The resurgence of interest in snowshoeing in the late 20th century was in some part due to snowboarders, who took to them as a way to reach backcountry powder bowls and other areas while they were still banned from most ski areas. Their similarities to snowboards, in shape and binding, led many of them to continue use even after snowboarders were allowed to use most ski slopes. Despite most ski areas now allowing snowboarders, there is a growing interest in backcountry and sidecountry snowboarding in the search for fresh powder. The recent development of splitboards has enabled snowboarders to access backcountry without the need for snowshoes.
Downhill skiers, too, found snowshoes useful in reaching the same areas.
Another popular expedition, particularly among hikers, is the “ski-shoe” trip combining a cross-country ski portion on a level, widetrail with a snowshoe up a less skiable section, usually to a mountain summit.
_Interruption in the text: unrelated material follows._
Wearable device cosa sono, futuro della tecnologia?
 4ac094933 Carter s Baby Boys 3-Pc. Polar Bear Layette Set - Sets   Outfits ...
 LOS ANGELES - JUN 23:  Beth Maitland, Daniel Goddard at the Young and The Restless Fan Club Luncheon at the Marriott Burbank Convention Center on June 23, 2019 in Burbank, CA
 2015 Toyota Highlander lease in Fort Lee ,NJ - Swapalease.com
Runners have found that using light snowshoes allows them to continue exercising and racing during winter. Like their warm-weather counterparts, events cover all distances, from sprints of 100 m to the 100 km “Iditashoe.” There are even hurdle events.
Snowshoe segments have become common in many multi-sport events and adventure races, including a required snowshoe segment in the winter quadrathlon. Some competitors in those events like Sally Edwards and Tom Sobal have emerged as stars.
While snowshoe racing has probably been around as long as there have been snowshoes, as an organized sport it is relatively new. The United States Snowshoe Association was founded in 1977 to serve as a governing body for competitive snowshoeing. It is headquartered in Corinth, New York, which considers itself the “Snowshoe Capital of the World” as a result. Similar organizations, such as the European Snowshoe Committee and Japan‘s Chikyu Network, exist in other countries and there is an international competitive level as well.